THINGS TO DO —
1. Decide whether each statement agrees with the 2020-S3 solution code, answering yes or no and quoting the words of the code that settle it: (a) the needle array holds MAX_N + 1 characters; (b) NUM_ALPHABET is defined as 52; (c) every entry of the hist array starts at zero.
2. Please restate the block of the 2020-S3 solution code that begins "void read_input() {" as a short list of what it does, keeping its main facts.
3. Finish out the 2020-S3 string-search solution code, picking up right after its final line, "if (n != b.n)".

SOURCE DOCUMENT —
-------

2020-S3 Searching for Strings - Solution
#define MAX_N 200000
#define MAX_H 200000
#define NUM_ALPHABET 26
int n, h;
char needle [MAX_N + 1];
char haystack[MAX_H + 1];
int hist[NUM_ALPHABET] = { 0 };
void read_input() {
fgets(needle, sizeof(needle), stdin);
n = strlen(needle);
if (needle[n - 1] == '\n') {
needle[n - 1] == '\0';
n--;
}
fgets(haystack, sizeof(haystack), stdin);
h = strlen(haystack);
if (haystack[h - 1] == '\n') {
haystack[h - 1] == '\0';
h--;
}
}
Compute Histogram of Needle
void compute_hist() {
for (int i = 0; i < n; i++)
hist[needle[i] - 'a']++;
}
Pre Hashed String View Class
class pre_hashed_string_view {
public:
pre_hashed_string_view(const char *str, int n, size_t hash) :
str(str), n(n), hash(hash) {}
bool operator ==(const pre_hashed_string_view &b) const {
if (n != b.n)

-------

DATA FOR REVIEW —
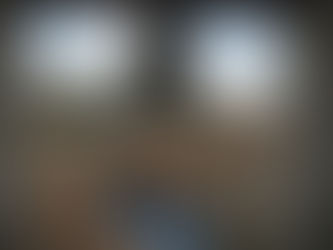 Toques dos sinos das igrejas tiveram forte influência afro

-------

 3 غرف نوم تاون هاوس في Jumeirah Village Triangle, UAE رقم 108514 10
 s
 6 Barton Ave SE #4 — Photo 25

-------

ACTIVITY ANSWERS —
1.
(a) Yes: "char needle [MAX_N + 1];"
(b) No: "#define NUM_ALPHABET 26"
(c) Yes: "int hist[NUM_ALPHABET] = { 0 };"

2.
- Reads the needle line from stdin with fgets and sets n to its length.
- If the needle's last character is '\n', decreases n by one.
- Reads the haystack line from stdin with fgets and sets h to its length.
- If the haystack's last character is '\n', decreases h by one.

3.
return false;
return strncmp(str, b.str, n) == 0;
}
const char *str;
int n;
size_t hash;
};
namespace std {
template<> struct hash<pre_hashed_string_view> {
size_t operator()(pre_hashed_string_view const& obj) const noexcept {
return obj.hash;
}
};
}
Compute Histograms of the Substrings in Haystacks
/*
* We compute a histogram of each of the possible substring positions
* and compare with the original histogram of the needle string.
* For each match we add the substring to a hashset and then return
* the number of unique values.
*/
int solve() {
int running_hist[NUM_ALPHABET] = { 0 };
const int prime = 2000003;
int power = 1;
int hash = 0;
for (int i = 0; i < n - 1; i++)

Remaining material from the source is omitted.